Dual-action blades (not to be confused with double-sided blades) cause less vibration than their single-action equivalents, but they are slightly heavier and generally more expensive than a single-action trimmer. Basically a single-action blade has 1 moving blade and 1 stationary blade, and a dual-action blade actually comprises 2 moving blades cutting against each other in opposite directions.
Gasoline hedge trimmers will always cause more vibration than either corded or cordless electric trimmers.
A typical electric or cordless hedge trimmer will produce noise at around 90dBA (similar to a motorbike 25 feet away), whereas a typical gasoline hedge trimmer will be in the 97 to 103dBA region (similar to a jet flying overhead at 1000 feet, and around double the noise level of an electric trimmer).
Hearing protection is advised with all types, but the noise of the gasoline trimmer will cause fatigue sooner, not to mention upsetting the neighbors and potentially falling foul of local noise regulations.
Many hedge trimmers are now available with a rotating head, which allows you to hold the trimmer in its normal position while cutting either horizontally or vertically. This reduces fatigue and contributes to safety.
Hedge Clipping Collector
It is possible to buy a hedge trimmer with an attachable tray, which collects clippings for you to tip out, rather than leaving them all over your yard (or your neighbor's yard)
The most common battery technology currently available is Li-ion. This type of battery can store more energy in a smaller and lighter package than earlier rechargeable battery types – it’s the same type of battery used in laptops, mobile phones and Tesla electric cars.
Li-ion batteries don’t suffer from the “memory effect” of older battery technologies. However, there are some issues with performance and longevity. A Li-ion battery can be permanently damaged if it is allowed to discharge below a certain level, and it will last for more charging / discharging cycles if it is not overcharged. The chargers supplied with the batteries are sophisticated devices, designed to deal with these challenges.
Always follow the manufacturer’s instructions for battery charging and storage for the best results, and never store Li-ion batteries for long periods fully discharged.

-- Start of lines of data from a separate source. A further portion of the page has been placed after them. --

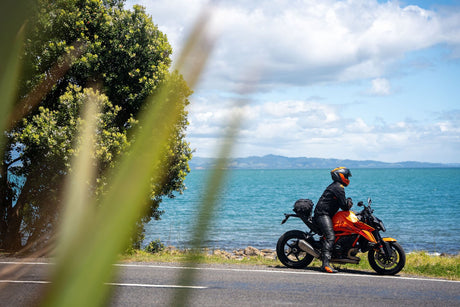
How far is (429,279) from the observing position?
29.1ft

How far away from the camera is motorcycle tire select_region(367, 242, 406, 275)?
910cm

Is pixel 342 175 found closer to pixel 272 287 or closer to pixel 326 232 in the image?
pixel 326 232

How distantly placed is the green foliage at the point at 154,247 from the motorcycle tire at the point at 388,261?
734 cm

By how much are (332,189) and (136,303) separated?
500 cm

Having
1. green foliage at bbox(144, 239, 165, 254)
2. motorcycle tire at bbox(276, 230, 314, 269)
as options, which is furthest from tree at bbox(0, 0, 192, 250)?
motorcycle tire at bbox(276, 230, 314, 269)

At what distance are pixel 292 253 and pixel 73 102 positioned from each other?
7435 mm

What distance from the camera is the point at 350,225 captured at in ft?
31.1

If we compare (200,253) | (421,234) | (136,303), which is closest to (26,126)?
(136,303)

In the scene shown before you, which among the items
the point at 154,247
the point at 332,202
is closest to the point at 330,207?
the point at 332,202

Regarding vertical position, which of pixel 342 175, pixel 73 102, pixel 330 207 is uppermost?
pixel 73 102

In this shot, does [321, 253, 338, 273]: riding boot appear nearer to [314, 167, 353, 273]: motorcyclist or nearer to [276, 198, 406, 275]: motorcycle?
[314, 167, 353, 273]: motorcyclist

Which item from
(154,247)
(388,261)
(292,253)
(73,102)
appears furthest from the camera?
(154,247)

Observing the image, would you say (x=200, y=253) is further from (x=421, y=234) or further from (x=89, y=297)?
(x=421, y=234)

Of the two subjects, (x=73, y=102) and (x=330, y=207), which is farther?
(x=73, y=102)
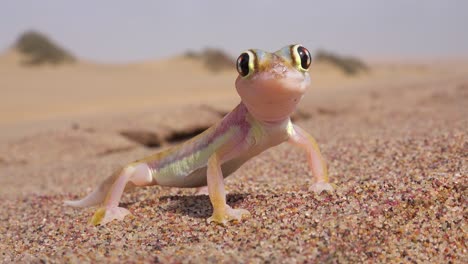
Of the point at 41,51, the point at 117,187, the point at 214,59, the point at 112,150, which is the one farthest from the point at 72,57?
the point at 117,187

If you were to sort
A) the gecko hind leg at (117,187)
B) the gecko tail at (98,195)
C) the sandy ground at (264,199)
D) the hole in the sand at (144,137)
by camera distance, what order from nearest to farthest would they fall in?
the sandy ground at (264,199), the gecko hind leg at (117,187), the gecko tail at (98,195), the hole in the sand at (144,137)

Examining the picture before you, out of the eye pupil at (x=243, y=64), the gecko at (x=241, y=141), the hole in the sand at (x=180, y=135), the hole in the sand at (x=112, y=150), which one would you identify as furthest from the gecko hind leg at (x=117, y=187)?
the hole in the sand at (x=180, y=135)

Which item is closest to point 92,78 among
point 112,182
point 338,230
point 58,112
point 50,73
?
point 50,73

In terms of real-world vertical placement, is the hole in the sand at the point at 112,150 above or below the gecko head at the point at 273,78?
below

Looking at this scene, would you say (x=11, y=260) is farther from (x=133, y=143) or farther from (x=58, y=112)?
(x=58, y=112)

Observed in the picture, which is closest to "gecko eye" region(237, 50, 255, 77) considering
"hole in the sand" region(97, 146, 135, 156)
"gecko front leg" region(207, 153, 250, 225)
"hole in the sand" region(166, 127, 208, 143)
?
"gecko front leg" region(207, 153, 250, 225)

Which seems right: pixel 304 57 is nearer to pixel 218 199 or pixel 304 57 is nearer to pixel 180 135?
pixel 218 199

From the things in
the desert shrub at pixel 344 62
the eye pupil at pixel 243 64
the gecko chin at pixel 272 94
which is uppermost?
the eye pupil at pixel 243 64

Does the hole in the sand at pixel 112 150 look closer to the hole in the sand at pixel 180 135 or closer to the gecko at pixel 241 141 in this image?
the hole in the sand at pixel 180 135
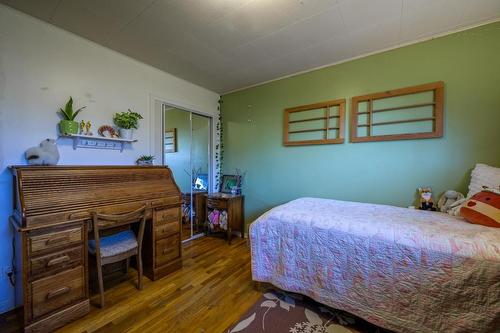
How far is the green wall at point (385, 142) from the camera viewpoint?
1910 millimetres

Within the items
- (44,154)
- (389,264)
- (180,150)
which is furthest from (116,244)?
(389,264)

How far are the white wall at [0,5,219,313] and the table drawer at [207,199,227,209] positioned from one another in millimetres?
1218

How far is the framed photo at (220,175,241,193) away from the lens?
3496 millimetres

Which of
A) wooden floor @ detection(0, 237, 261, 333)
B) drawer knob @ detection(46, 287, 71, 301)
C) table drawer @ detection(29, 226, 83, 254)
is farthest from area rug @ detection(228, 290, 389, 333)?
table drawer @ detection(29, 226, 83, 254)

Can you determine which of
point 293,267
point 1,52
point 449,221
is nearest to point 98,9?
point 1,52

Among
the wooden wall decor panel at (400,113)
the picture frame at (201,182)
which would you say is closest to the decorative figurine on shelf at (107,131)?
the picture frame at (201,182)

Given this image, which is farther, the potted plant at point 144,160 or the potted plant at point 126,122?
the potted plant at point 144,160

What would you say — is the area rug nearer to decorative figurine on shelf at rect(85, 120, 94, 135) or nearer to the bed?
the bed

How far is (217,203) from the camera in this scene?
322cm

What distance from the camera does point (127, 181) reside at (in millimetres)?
2127

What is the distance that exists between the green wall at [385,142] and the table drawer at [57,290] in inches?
89.3

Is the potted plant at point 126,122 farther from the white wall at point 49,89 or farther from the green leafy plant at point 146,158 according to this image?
the green leafy plant at point 146,158

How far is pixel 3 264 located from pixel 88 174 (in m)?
0.94

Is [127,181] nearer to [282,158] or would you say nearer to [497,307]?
[282,158]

Check both the battery life between charges, and the time to recharge, before you decide which trimmer to buy. If the battery will not last long enough for you to complete your trimming job you may need to buy a second battery, or consider another trimmer with longer battery life.
A two year warranty is fairly typical for hedge trimmers. Be aware that residential hedge trimmers are not built for commercial or continuous use, and this type of use will invalidate the warranty.
Many trimmers now come fitted with a hand guard, to protect the operator from flying debris being flung back from the blades.
To reduce the chance of accidental starting, and increase safety, look for a trimmer which requires both hands to press a button before starting.
Some trimmers come with a built-in brake, which will stop the blades almost instantly once the trimmer is turned off, reducing the chance of accident or injury.
Personal Protective Equipment
Ear, eye and hand protection is a must when using a hedge trimmer. Earplugs are an inexpensive way to protect your hearing. Wear safety glasses or goggles, and a decent pair of gloves. Non-slip footwear is also essential.